Egypt proposes nuclear-free zone in Mideast

VIENNA (AFP) — Egypt Wednesday proposed the creation of a nuclear-free zone in the Middle East and blasted Israel for standing in the way, at a meeting in Vienna of the UN atomic watchdog.
Israel, believed to be the only state in the region with nuclear weapons, said it was not against such a zone but that there must first be an overall peace agreement in the Middle East.

Israeli atomic energy commission chief Gideon Frank also said another Arab initiative to name Israel as a nuclear threat was unacceptable as it was “politically and cynically motivated.”

Egyptian Ambassador Ramzy Ezzeldin Ramzy told the 139-nation general conference of the International Atomic Energy Agency (IAEA) that “Egypt will be tabling a draft resolution on . . . a nuclear-free zone” and hopes for “a serious international commitment in this area.”

Ramzy appealed to IAEA chief Mohammed Al Baradei “to continue his efforts to persuade the country which is standing in the way of the creation of such an area to display good will,” in a clear reference to Israel.

The annual IAEA general conference has in past years adopted Egyptian-inspired resolutions calling on states to work towards a Middle East nuclear-free zone but the texts never mention Israel by name.

Israel has in the past joined in consensus on the resolution, as it promised Wednesday to do again, in return for another resolution that seeks to have “Israeli Nuclear Capabilities and Threat” discussed at the conference being dropped.

Diplomats said the IAEA conference gives Arab states a chance to vent anger at Israel, while preserving consensus at the UN atomic monitoring agency.

Arab states resent the fact that the IAEA is cracking down on Iran for what the United States charges is a covert nuclear weapons programme while US ally Israel avoids such scrutiny.

Israel is believed to have some 200 nuclear weapons, although it neither confirms nor denies this.

Israel has not signed the nuclear Non-Proliferation Treaty (NPT) and so is not subject to IAEA verification inspections, even though it is a member of the UN agency.

“We have one state in the area that constitutes an exception in Israel which remains outside the NPT regime and any legal framework in the area of nuclear disarmament,” Ramzy said.

“To build confidence… you must have one element — renounce possession of nuclear weapons, create an area free of weapons of mass destruction” and agree to “full verification on the part of the IAEA,” Ramzy said.

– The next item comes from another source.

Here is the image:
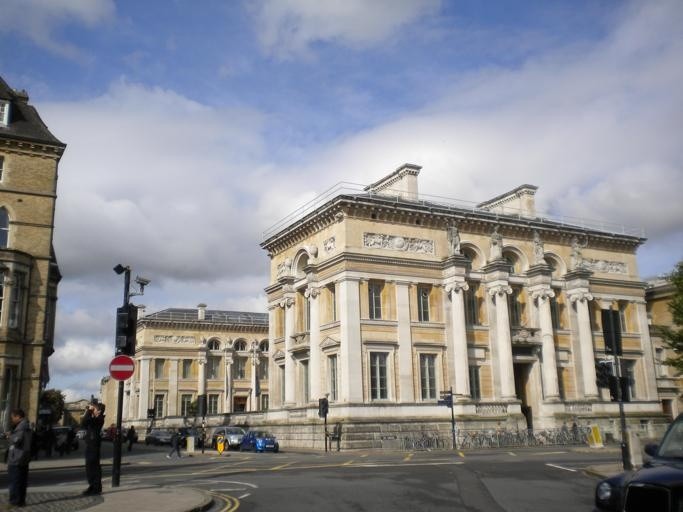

The Egyptian draft resolution “calls upon all states in the region to take measures… aimed at establishing a NWFZ in the Middle East” but does not specify any obligations.

Israel atomic chief Frank said “alarming proliferation developments in Middle East” in recent years do not “involve Israel but all of them challenge our security.”

Frank said that the Arab resolution naming Israel as a nuclear threat and “efforts to challenge Israel’s credentials… inevitably cast a serious doubt on the sincerity of its sponsors and their willingness to make any real progress towards cooperative security in the Middle East.”

The Arab resolution for an agenda item on an Israeli nuclear threat is accompanied by a letter from 15 Arab states plus Palestine which says: “Israel alone possesses nuclear capabilities, which are undeclared and not subject to international control and which constitute a permanent threat to peace and security in the region.”

Frank said Israel supported “the principle of converting the Middle East into a zone free of all kinds of weapons of mass destruction as well as ballistic missiles.”

But he said Israel took issues with this resolution’s portrayal of a nuclear weapons free zone “as an end in itself rather than as a desirable outcome of a fundamental regional political transformation of relations.”